## [Exercise requirements]
Produce an exact copy of the lines from the line containing "this 480×320 image." through the last line of the entries below, and only those lines.

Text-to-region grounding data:
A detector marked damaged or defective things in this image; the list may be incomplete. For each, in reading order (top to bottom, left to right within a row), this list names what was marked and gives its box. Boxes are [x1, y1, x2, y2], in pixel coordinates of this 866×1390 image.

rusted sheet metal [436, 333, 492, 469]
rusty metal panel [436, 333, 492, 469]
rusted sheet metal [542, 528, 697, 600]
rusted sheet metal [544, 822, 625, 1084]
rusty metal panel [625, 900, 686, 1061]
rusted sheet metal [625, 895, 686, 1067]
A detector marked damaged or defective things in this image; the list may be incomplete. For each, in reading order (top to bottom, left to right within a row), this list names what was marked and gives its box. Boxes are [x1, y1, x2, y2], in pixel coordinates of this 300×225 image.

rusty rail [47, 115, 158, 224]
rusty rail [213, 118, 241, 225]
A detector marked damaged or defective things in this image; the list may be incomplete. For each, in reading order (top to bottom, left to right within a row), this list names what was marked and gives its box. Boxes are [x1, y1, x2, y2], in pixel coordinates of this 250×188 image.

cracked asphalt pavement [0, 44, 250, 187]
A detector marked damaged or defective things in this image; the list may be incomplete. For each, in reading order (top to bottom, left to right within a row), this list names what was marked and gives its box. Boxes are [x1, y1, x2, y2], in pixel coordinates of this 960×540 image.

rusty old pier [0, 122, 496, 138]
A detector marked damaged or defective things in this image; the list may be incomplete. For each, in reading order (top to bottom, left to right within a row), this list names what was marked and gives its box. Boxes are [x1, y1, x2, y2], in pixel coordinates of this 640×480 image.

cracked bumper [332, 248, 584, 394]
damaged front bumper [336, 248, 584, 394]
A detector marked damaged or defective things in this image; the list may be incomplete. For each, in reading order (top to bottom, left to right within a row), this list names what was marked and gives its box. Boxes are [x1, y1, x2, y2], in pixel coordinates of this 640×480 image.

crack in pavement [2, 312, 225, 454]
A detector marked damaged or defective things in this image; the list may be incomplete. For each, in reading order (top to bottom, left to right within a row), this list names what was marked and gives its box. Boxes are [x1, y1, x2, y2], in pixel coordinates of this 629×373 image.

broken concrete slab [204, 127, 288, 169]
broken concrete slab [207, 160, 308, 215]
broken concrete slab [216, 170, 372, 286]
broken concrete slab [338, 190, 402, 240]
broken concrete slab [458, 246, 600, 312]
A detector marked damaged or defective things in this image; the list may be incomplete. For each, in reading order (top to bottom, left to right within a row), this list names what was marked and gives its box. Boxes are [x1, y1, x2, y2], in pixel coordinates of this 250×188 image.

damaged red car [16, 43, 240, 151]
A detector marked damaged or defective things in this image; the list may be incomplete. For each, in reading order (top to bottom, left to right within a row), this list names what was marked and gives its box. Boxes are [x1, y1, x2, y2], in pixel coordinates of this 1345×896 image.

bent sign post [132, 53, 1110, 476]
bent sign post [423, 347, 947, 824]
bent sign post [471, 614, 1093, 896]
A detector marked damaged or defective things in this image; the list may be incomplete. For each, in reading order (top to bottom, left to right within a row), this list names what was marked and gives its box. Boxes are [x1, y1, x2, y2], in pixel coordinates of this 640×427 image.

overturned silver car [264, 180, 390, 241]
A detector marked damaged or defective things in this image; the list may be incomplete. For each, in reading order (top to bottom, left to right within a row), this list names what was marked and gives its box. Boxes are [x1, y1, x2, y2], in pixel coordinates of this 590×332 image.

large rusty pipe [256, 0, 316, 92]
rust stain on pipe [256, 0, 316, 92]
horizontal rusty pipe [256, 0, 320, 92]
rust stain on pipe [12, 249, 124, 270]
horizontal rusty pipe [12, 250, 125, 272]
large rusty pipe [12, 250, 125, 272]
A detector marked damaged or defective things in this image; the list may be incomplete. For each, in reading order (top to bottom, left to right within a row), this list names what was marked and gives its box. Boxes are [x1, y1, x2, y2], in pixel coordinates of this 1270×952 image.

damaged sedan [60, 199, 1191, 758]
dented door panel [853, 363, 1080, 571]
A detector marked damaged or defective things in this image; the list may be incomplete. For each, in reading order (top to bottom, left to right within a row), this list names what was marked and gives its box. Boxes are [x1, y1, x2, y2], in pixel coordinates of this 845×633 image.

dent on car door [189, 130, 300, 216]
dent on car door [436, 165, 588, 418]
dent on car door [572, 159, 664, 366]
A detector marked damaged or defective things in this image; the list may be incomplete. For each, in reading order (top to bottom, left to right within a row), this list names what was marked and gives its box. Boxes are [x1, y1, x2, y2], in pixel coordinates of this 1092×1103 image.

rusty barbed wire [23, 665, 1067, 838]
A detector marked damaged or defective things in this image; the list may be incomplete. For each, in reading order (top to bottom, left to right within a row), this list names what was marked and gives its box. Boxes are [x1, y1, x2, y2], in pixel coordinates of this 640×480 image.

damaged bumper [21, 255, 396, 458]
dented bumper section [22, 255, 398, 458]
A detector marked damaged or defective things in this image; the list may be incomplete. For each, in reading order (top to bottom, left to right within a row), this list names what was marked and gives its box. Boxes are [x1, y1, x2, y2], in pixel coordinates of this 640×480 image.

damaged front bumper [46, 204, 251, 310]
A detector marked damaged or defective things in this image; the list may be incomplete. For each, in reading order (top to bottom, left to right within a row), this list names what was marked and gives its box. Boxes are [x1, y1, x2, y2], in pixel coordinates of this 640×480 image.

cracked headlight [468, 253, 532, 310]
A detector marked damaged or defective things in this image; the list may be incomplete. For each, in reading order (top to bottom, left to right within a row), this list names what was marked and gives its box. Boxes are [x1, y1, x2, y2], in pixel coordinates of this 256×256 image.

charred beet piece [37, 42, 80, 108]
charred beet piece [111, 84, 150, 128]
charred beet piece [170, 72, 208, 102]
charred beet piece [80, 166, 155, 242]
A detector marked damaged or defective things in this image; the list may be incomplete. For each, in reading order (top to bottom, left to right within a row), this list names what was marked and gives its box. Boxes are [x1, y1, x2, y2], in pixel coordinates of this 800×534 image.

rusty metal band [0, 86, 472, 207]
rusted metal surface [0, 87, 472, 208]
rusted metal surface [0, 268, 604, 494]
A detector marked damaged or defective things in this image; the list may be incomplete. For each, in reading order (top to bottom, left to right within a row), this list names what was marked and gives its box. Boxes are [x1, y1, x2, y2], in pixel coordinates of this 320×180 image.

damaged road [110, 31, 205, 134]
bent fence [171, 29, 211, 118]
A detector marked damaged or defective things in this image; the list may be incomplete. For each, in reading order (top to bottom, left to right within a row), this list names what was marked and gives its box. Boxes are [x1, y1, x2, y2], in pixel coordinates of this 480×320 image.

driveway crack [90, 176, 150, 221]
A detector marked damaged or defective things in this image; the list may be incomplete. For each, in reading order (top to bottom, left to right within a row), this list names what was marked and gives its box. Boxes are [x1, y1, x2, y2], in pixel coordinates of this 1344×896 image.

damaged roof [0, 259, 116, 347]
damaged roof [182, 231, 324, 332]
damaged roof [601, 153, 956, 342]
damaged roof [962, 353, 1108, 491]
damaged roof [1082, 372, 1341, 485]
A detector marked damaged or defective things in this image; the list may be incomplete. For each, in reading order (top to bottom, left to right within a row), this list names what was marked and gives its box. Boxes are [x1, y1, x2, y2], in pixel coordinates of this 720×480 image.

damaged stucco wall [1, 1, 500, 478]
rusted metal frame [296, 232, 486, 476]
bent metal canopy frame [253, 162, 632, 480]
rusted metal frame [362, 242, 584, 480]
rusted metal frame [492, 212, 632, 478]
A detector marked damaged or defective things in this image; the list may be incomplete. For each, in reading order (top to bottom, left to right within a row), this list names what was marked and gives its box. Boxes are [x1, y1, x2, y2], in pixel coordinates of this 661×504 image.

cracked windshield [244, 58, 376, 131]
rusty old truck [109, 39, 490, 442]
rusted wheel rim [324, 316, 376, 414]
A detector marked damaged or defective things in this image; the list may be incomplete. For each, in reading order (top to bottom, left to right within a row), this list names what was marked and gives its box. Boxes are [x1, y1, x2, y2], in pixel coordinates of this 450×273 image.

## [Answer to this problem]
A detector marked damaged or defective things in this image; the list may be incomplete. For each, in reading order (top to bottom, left to right within a row), this list names what was marked and gives its box. Boxes are [x1, y1, x2, y2], in pixel coordinates of this 480×320 image.

driveway crack [90, 176, 150, 221]
A detector marked damaged or defective things in this image; the list may be incomplete. For each, in reading order (top to bottom, left to right within a row), this list names what was marked and gives its box. Boxes are [x1, y1, x2, y2], in pixel coordinates of this 1344×896 image.

damaged roof [0, 259, 116, 347]
damaged roof [182, 231, 324, 332]
damaged roof [601, 153, 956, 342]
damaged roof [962, 353, 1108, 491]
damaged roof [1082, 372, 1341, 485]
A detector marked damaged or defective things in this image; the list may be incomplete. For each, in reading order (top to bottom, left to right within a row), this list names what was marked and gives its box. Boxes are [x1, y1, x2, y2], in pixel coordinates of this 720×480 image.

damaged stucco wall [1, 1, 500, 478]
rusted metal frame [296, 232, 486, 476]
bent metal canopy frame [253, 162, 632, 480]
rusted metal frame [362, 242, 584, 480]
rusted metal frame [492, 212, 632, 478]
A detector marked damaged or defective things in this image; the list may be incomplete. For each, in reading order (top to bottom, left to right within a row), this list names what was marked and gives its box. Boxes are [x1, y1, x2, y2], in pixel coordinates of this 661×504 image.

cracked windshield [244, 58, 376, 131]
rusty old truck [109, 39, 490, 442]
rusted wheel rim [324, 316, 376, 414]
A detector marked damaged or defective things in this image; the list may be incomplete. For each, in reading order (top to bottom, left to right within a row), this list names what was marked and gives its box. Boxes are [x1, y1, x2, y2], in pixel coordinates of this 450×273 image.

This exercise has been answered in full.